What the exercise asks:
Pull every line from the records that has the word "camera" in it.

Input for this task:
:::::

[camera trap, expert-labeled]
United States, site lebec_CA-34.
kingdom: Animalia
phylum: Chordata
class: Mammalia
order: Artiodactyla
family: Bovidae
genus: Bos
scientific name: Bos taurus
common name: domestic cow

:::::

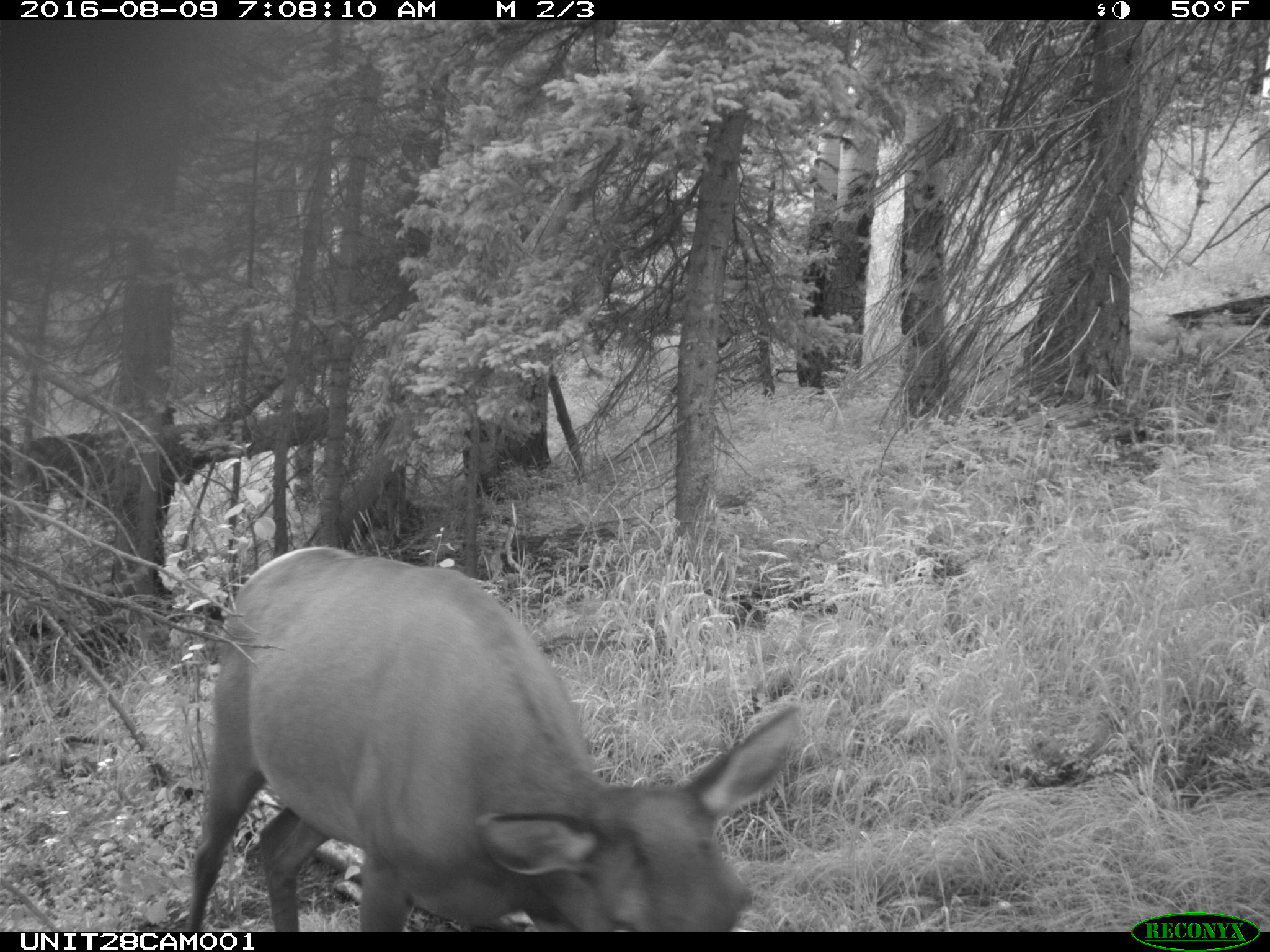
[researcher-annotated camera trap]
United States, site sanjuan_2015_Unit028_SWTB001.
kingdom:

:::::

Solution to this task:
[camera trap, expert-labeled]
[researcher-annotated camera trap]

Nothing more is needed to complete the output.